In the latest photo of Elian I've seen, he is in the arms of his father and grinning. This afternoon an MSNBC reporter noted that, although in the photo and films taken during his kidnapping it "looked like" Elian was crying, he certainly was happy in that later photo. Let us stipulate for the moment that the photo at Andrews Air Force Base is not a fake or the result of lying manipulation of Elian. Media psychiatrists are pointing out that 6-year-olds are well known for shrieking with unhappiness one moment and burbling with joy the next, and these shrinks are using that observation as a basis for wholly discounting a child's emotional life and the moment-by-moment evaluations that give rise to those emotions. I have heard laughter at every wake I've attended; from that, the media shrinks would no doubt conclude that there is no such thing as grief.

Since I am not a media shrink but just an ordinary yokel, when I try to imagine Elian's thinking at the moment he saw his father, here's what I come up with: It's Daddy! He'll keep these strange monsters with guns from shooting me! Or throwing me back into the ocean! I think that if I were a little kid who had been terrorized for several hours, I'd look happy, too, when I made it into my father's arms. Come to think of it, taking a picture of a child in such circumstances probably qualifies quite nicely as lying manipulation.

I want to see how happy Elian looks when he's back in Castro's arms.


Mr. Gonzalez never went to Miami. He never even got as close as Jacksonville. In fact he has barely touched American soil, spending most of his time in one enclave or another of the two criminal regimes.

Walking through that hot-headed crowd in Little Havana to pick up his son would have demanded a lot of physical and moral courage from Mr. Gonzalez. But we already know that such courage is in short supply. Even police agents are such miserable, contemptible cowards nowadays that they carry submachine guns and wear military-style body armor and helmets — as well as masks, revealing moral cowardice — when sent out to pick up a 6-year-old boy.

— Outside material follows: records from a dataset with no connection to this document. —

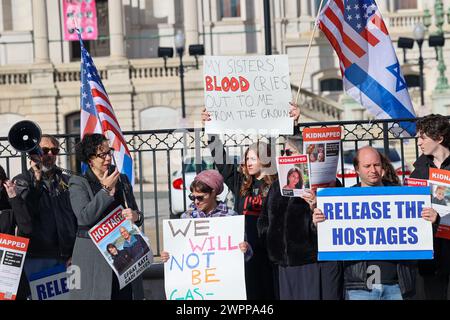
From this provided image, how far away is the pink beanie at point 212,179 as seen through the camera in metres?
8.34

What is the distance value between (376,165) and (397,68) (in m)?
2.71

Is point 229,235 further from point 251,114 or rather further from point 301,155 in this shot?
point 251,114

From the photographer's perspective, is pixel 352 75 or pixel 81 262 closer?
pixel 81 262

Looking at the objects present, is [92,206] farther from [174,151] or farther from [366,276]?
[174,151]

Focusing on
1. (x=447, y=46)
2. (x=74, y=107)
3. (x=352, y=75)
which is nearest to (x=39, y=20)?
(x=74, y=107)

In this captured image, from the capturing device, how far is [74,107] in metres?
46.0

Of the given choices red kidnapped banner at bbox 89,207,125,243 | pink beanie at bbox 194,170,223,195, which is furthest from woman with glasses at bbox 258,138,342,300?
red kidnapped banner at bbox 89,207,125,243

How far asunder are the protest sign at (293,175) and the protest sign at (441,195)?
883mm

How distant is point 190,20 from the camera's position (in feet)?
159

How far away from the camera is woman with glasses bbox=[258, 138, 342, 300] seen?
8352mm

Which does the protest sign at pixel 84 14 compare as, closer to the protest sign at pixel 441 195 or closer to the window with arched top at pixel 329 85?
the window with arched top at pixel 329 85

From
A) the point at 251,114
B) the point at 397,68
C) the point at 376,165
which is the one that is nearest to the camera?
the point at 376,165

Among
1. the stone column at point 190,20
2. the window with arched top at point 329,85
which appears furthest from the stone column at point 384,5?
the stone column at point 190,20

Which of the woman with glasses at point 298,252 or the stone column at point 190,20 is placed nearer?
the woman with glasses at point 298,252
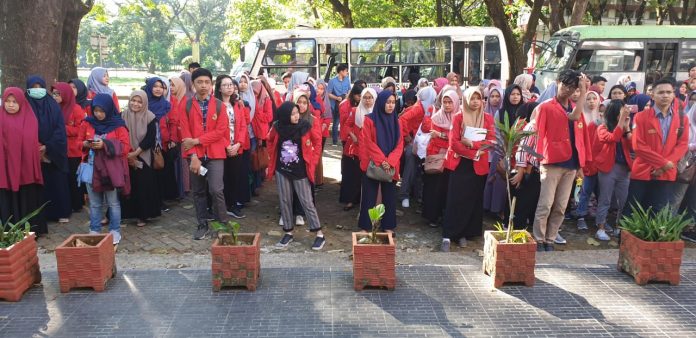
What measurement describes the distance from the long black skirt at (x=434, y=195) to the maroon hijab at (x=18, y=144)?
14.0ft

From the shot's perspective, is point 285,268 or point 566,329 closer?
point 566,329

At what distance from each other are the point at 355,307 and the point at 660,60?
43.0 feet

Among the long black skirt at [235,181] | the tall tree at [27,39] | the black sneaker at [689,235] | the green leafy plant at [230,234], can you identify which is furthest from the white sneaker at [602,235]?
the tall tree at [27,39]

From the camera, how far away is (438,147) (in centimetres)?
609

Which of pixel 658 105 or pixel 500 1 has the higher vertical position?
pixel 500 1

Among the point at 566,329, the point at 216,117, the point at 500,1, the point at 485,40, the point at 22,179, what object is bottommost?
the point at 566,329

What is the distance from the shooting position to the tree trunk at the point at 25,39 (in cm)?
766

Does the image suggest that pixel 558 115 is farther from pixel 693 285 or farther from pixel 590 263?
pixel 693 285

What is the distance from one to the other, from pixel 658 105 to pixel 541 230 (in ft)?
5.31

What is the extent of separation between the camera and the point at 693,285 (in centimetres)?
471

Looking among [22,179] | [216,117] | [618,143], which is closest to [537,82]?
[618,143]

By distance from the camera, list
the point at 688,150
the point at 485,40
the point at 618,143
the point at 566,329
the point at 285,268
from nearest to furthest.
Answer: the point at 566,329
the point at 285,268
the point at 688,150
the point at 618,143
the point at 485,40

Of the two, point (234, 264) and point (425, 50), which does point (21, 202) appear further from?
point (425, 50)

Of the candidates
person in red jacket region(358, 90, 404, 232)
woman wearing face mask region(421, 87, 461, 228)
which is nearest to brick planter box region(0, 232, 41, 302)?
person in red jacket region(358, 90, 404, 232)
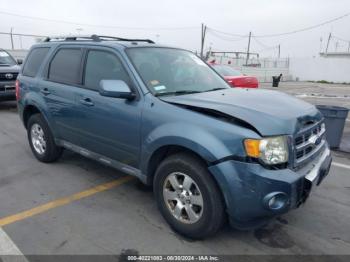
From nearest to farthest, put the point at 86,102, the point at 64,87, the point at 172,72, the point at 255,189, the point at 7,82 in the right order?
Answer: the point at 255,189 < the point at 172,72 < the point at 86,102 < the point at 64,87 < the point at 7,82

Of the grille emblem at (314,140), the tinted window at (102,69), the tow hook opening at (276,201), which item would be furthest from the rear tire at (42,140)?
the grille emblem at (314,140)

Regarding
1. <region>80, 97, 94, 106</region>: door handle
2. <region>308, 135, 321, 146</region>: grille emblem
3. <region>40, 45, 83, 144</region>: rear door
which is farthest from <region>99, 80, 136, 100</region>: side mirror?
<region>308, 135, 321, 146</region>: grille emblem

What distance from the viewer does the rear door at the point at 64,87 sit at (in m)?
4.33

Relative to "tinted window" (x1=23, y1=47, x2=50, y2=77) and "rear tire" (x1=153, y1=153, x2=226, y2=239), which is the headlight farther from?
"tinted window" (x1=23, y1=47, x2=50, y2=77)

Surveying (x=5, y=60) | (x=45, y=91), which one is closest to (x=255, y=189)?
(x=45, y=91)

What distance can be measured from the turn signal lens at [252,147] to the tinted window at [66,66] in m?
2.53

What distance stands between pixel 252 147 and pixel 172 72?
5.26ft

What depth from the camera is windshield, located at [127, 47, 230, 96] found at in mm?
3619

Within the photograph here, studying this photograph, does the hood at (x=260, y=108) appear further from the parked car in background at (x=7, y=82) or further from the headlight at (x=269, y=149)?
the parked car in background at (x=7, y=82)

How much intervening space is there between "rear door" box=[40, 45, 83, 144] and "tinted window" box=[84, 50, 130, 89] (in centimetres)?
18

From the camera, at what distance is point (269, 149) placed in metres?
2.72

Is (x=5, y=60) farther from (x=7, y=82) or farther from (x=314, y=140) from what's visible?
(x=314, y=140)

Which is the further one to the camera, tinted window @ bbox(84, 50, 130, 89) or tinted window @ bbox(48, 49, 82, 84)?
tinted window @ bbox(48, 49, 82, 84)

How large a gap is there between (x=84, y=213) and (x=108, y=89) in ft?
4.59
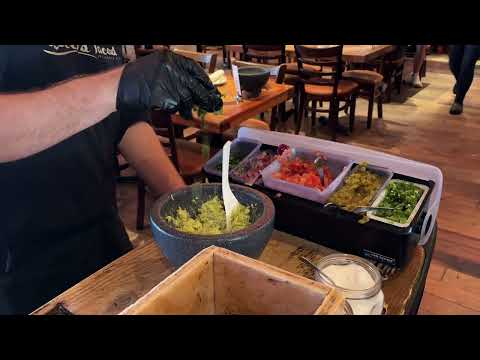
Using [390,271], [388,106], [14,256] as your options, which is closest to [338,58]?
[388,106]

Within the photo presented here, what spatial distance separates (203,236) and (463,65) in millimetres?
5185

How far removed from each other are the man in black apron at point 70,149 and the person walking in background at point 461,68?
4793 millimetres

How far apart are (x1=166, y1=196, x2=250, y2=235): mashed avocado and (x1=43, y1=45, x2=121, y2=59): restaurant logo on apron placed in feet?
1.85

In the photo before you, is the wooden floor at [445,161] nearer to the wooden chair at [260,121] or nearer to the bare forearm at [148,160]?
the wooden chair at [260,121]

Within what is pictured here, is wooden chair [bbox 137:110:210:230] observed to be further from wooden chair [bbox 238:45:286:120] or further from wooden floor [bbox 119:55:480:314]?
wooden chair [bbox 238:45:286:120]

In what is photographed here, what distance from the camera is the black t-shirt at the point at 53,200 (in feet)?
3.56

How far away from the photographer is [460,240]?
2.74 m

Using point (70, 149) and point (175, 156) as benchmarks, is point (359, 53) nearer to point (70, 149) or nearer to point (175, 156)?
point (175, 156)

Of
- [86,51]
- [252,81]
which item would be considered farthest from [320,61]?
[86,51]

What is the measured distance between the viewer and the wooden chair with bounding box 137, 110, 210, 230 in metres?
2.65

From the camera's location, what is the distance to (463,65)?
4977 mm
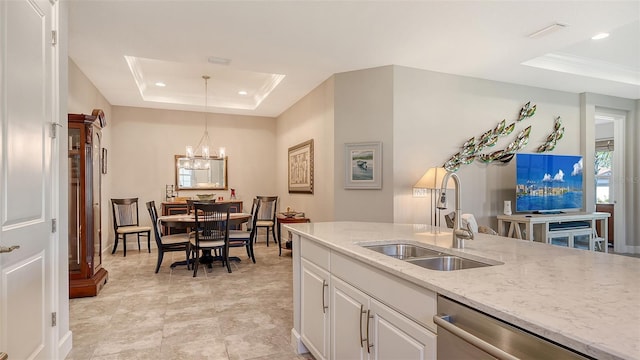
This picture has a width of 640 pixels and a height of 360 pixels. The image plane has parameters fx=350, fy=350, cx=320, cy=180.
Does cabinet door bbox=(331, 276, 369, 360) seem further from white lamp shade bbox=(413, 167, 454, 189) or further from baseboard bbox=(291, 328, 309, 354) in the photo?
white lamp shade bbox=(413, 167, 454, 189)

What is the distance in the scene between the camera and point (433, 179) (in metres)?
4.05

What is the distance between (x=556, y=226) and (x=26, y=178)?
564cm

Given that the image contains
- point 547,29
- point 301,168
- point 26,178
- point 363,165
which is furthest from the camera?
point 301,168

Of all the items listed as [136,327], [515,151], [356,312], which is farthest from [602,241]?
[136,327]

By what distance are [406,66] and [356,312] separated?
346 cm

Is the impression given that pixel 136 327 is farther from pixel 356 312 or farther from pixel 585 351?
pixel 585 351

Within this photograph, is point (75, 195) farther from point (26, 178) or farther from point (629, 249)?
point (629, 249)

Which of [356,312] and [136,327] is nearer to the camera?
[356,312]

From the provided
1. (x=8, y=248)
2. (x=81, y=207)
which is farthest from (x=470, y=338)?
(x=81, y=207)

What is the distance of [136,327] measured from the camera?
2.85 metres

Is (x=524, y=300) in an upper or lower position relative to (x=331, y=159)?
lower

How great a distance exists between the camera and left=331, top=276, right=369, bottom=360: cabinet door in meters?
1.63

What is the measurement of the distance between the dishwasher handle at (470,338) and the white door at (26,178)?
191cm

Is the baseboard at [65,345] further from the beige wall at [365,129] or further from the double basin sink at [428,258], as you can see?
the beige wall at [365,129]
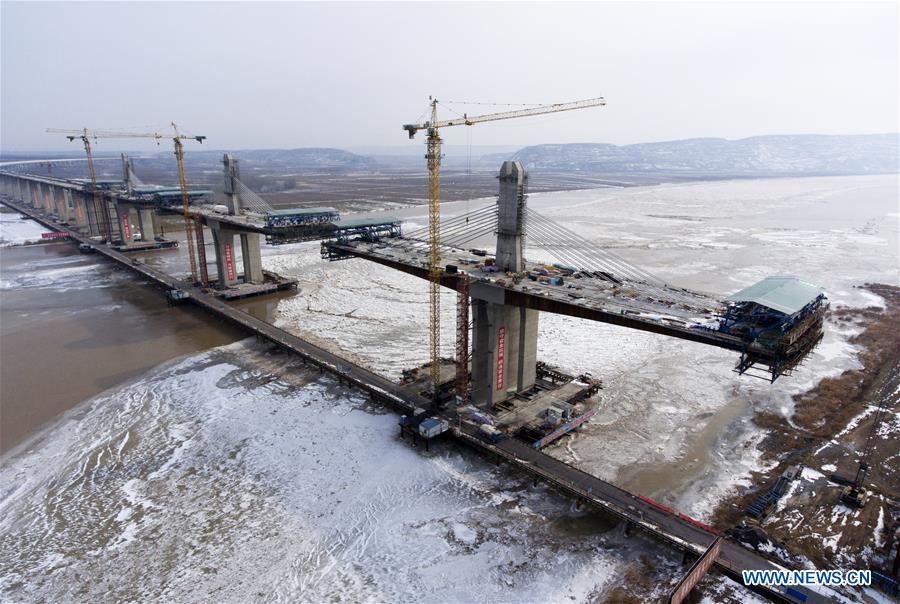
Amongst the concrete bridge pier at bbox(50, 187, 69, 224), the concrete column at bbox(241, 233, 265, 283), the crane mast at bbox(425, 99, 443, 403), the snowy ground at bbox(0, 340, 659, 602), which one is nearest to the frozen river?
the snowy ground at bbox(0, 340, 659, 602)

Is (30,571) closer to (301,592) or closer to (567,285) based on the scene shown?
(301,592)

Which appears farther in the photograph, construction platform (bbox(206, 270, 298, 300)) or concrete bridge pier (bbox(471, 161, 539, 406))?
construction platform (bbox(206, 270, 298, 300))

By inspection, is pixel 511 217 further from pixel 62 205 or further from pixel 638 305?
pixel 62 205

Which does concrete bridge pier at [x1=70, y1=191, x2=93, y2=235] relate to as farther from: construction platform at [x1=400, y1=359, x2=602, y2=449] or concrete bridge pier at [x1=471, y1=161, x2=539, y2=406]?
concrete bridge pier at [x1=471, y1=161, x2=539, y2=406]

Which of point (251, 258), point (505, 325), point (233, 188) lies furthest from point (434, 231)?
point (233, 188)

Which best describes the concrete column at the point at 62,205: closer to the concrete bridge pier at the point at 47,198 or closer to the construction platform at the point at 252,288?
the concrete bridge pier at the point at 47,198

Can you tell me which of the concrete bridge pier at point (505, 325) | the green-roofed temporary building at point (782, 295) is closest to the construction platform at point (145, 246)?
the concrete bridge pier at point (505, 325)

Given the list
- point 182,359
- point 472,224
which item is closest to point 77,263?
point 182,359
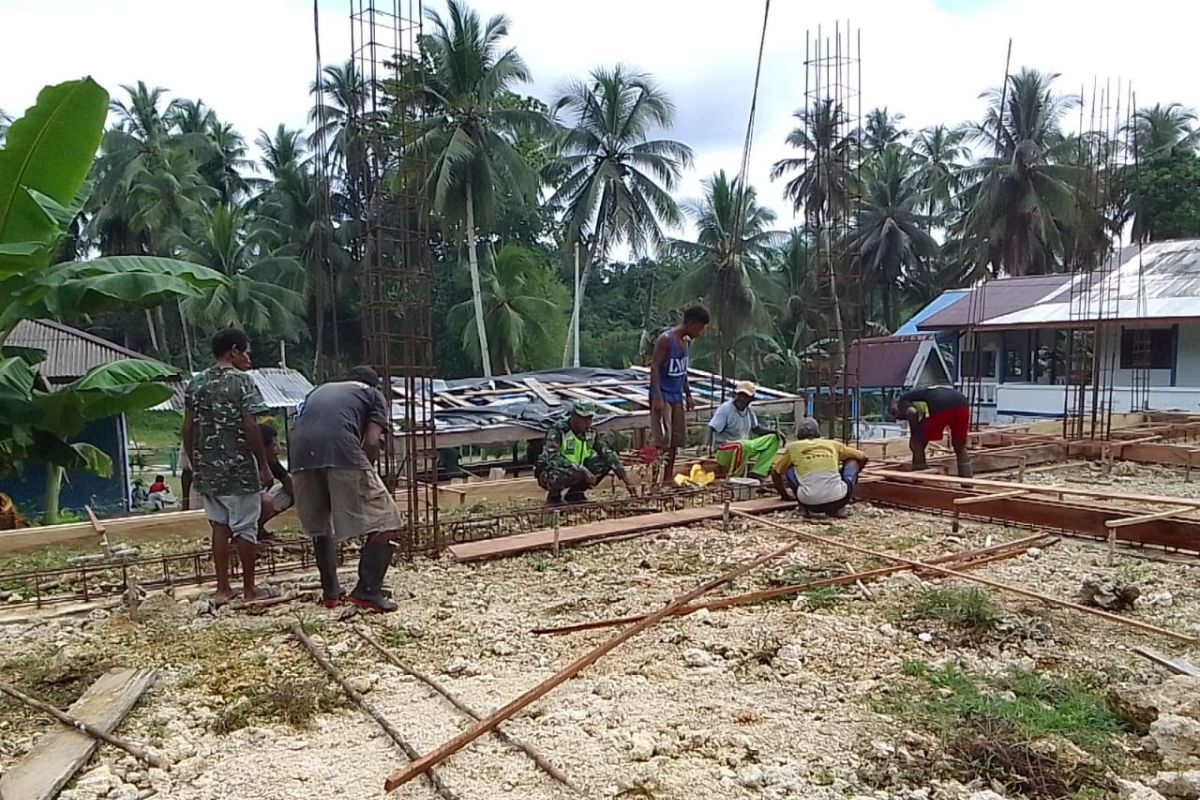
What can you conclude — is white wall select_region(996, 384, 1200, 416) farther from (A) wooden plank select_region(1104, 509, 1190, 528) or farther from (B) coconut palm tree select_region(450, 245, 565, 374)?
(B) coconut palm tree select_region(450, 245, 565, 374)

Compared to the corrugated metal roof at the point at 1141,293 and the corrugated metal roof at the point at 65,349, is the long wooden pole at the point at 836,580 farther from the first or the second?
the corrugated metal roof at the point at 1141,293

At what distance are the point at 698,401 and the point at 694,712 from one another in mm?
8810

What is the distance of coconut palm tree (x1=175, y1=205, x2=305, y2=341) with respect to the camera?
25.3 meters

I note for the record that some of the agents just wore windbreakers and left their masks at home. I "salute them across the gulf of war" for showing that modicum of courage, and as a humanitarian I hope they may find that courage again if they are ever called to account for their crimes by an outraged people. Of course, it is in the nature of the case that, while they may show courage equal to his, they will differ from Nathan Hale in having nothing noble to say.

Pray for rain

Clintonistas and other state-lovers are reminding us that it's absolutely routine for cops to dress up like soldiers and conduct military-style raids when they have to enter a residence where they're not welcome. Surely that will comfort lovers of freedom.

Why is it routine? What laws, or "laws" as the case may be, were paramilitary police first sent out to enforce? Some may think in terms of Waco, Ruby Ridge, and skyjackings; but cops really became accustomed to tricking themselves out like a modern version of the Waffen SS when they started to wage a certain large-scale, permanent war: the Drug War. Now they're coming on like the Einsatzgruppen in child-custody cases. I suppose that is what is meant by "progressive" government.

Any police agent who walks under an American sky masked, dressed like a commando, and armed like a commando deserves ... I must be careful here, what with those NSA satellites hovering above us all ... to be struck by lightning on sight.